The annual business inquiry measures the size and performance of the north’s non-financial business economy
Ryan McAleer

A SIGNIFICANT part of the north's economy grew by eight per cent last year.

The annual business inquiry measures the size and performance of the north's non-financial business economy.

It estimated the value of this sector economy increased by £1.77bn during 2018 to £23.8bn.

The sectors analysed include businesses across the production, construction, distribution and services industries, it accounts for roughly two-thirds of the north's total economy.

It doesn't take into consideration public sector bodies.

The retail and wholesale trade, which comes under the distribution header, recorded approximate gross value added (aGVA) growth of £613 million (12 per cent), while the construction sector grew by £309m (12.8 per cent).

The Northern Ireland Research and Statistics Agency (NISRA), measures aGVA by subtracting what businesses spend on things like materials and services from its income.

Total turnover within the north's non-financial business economy increased 3.5 per cent to £68.4bn, while purchases rose 4.5 per cent to £45.88bn.

In its report, NISRA said that while growth in turnover and purchases in the north is lower than that of the UK, overall aGVA grew at a higher rate here than the UK average (4.9 per cent).

However the report has flagged up a number of industries which appeared to shrink last year.

According to NISRA, AGVA for the north's manufacturing sector fell by £66m (1.4 per cent) last year, with the water supply and waste sector decreasing by £33m (4.1 per cent).

Chief economist at Grant Thornton, Andrew Webb described the annual business inquiry (ABI) as an important measure of economic activity.

“It is showing some highly impressive turnover and aGVA growth by Northern Ireland firms, particularly around retail, construction and office type jobs.

“Given the lag in the ABI (these figures are for 2018) this strong performance isn't a surprise,” he said.

“We've had a very long run of employment growth data that is much more up to the moment. It follows that job growth is being driven by the turnover and aGVA improvements noted in the annual business inquiry.”

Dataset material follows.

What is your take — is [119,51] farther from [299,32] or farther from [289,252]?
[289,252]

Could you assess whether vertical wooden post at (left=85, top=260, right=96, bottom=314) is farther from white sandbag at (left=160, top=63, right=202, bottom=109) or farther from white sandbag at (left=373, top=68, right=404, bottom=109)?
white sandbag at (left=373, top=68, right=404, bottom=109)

However the economist said the hit to the north's manufacturing sector was a concern.

“In this sector turnover was down by two per cent.

“More worryingly, the cost of purchases the sector made was up 8.6 per cent.

“Understanding whether that is being driven by issues such as energy costs (as often cited) or other issues such as the weaker pound will be important to know so Northern Ireland can take action to remain competitive.”